Week 6 · Day 3 & Day 4

High CPU Scenario &
Txn Timeout RCA

Day 3 — you learn to find what is eating your server's CPU and what to do about it. Day 4 — you learn to trace why transactions are timing out and find the delay in the chain.

Day 3 — High CPU Day 4 — Timeout RCA topps aux LatencyDB Query Analysis

Day 3 High CPU Scenario — Process Analysis Using top

01 The Simple Idea

Real-life Analogy

Think of your server's CPU like a chef in a kitchen. When one dish takes all the chef's attention — everything else in the kitchen slows down. Other dishes are left waiting, orders pile up, customers complain.
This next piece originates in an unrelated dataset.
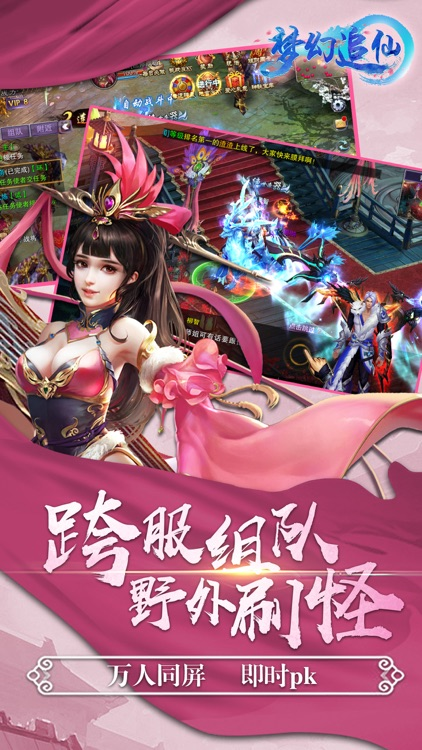 梦幻追仙-大型角色扮演MMO手游 screenshot-4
A high CPU spike is that one dish taking over. One process is consuming all the processor's time and starving everything else. Your job is to identify which process is the greedy one, understand why, and decide whether to wait, kill it, or escalate.

What causes a CPU spike?

Runaway process — a Java application, a batch job, or a database query that goes into an infinite loop or processes far more data than expected.
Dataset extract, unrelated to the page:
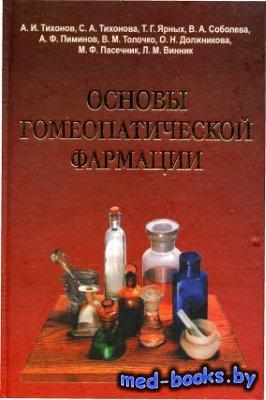 Основы гомеопатической фармации. Учебник - А.И. Тихонов, С.А. Тихонова, Т.Г ...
Sudden traffic surge — too many requests hitting the server at once. Each request uses CPU and together they overwhelm it.

Poorly optimised query — a database query doing a full table scan instead of using an index. On a large table this can pin the CPU for minutes.
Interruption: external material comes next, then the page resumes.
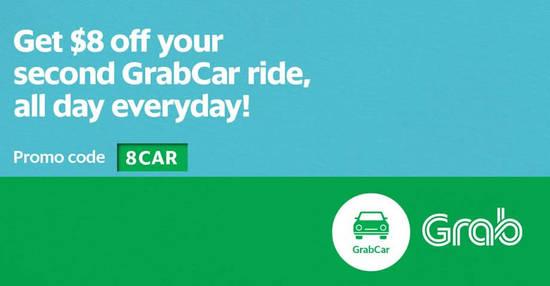 GrabCar feat 3 Mar 2017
Memory pressure — when RAM runs out, the OS starts swapping (using disk as RAM). Swap operations are CPU-heavy and cause the whole server to slow down.

02 Reading the top Command — What Each Column Means

top — server process monitor (simulated)

top - 14:32:05 load average: 3.82, 2.41, 1.20
Tasks: 142 total, 3 running, 139 sleeping
%Cpu(s): 91.2 us, 2.1 sy, 0.0 ni, 6.7 id, 0.0 wa
MiB Mem: 8000 total, 620 free, 6800 used, 580 buff

PID USER %CPU %MEM COMMAND

        18821
        paymentapp
        92.3 
        18.4 
        java PaymentProcessorService
      

1204 postgres 4.1 3.2 postgres: query worker

892 root 0.8 0.4 nginx: worker process

1055 root 0.2 0.1 sshd

📋 What Each top Column Tells You

Column	What it means	What to look for
PID	Process ID — the unique number of each running process	Note the PID of the heavy process — you need it to kill or investigate it
USER	Which user account is running this process	If it is running as root unexpectedly — suspicious
%CPU	How much of the CPU this process is using right now	Anything above 80% on a single process is your problem
%MEM	How much RAM this process is using	High CPU + high MEM together = serious resource hog
COMMAND	The name of the process	Tells you what application it is — java, python, nginx, postgres
load average	System load over last 1min, 5min, 15min	Above 1.0 per CPU core = overloaded. e.g. 4.0 on a 4-core = 100% busy
id (idle %)	How much CPU is free / doing nothing	Below 10% idle means the server is critically overloaded

03 High CPU Investigation — What to Do in Order

Step 1 — Confirm it is CPU and find the process

Run top and press P to sort by CPU. The guilty process is at the top. Note the PID and the process name. If it is a Java process — it is likely your payment application. If it is postgres — a DB query is doing it.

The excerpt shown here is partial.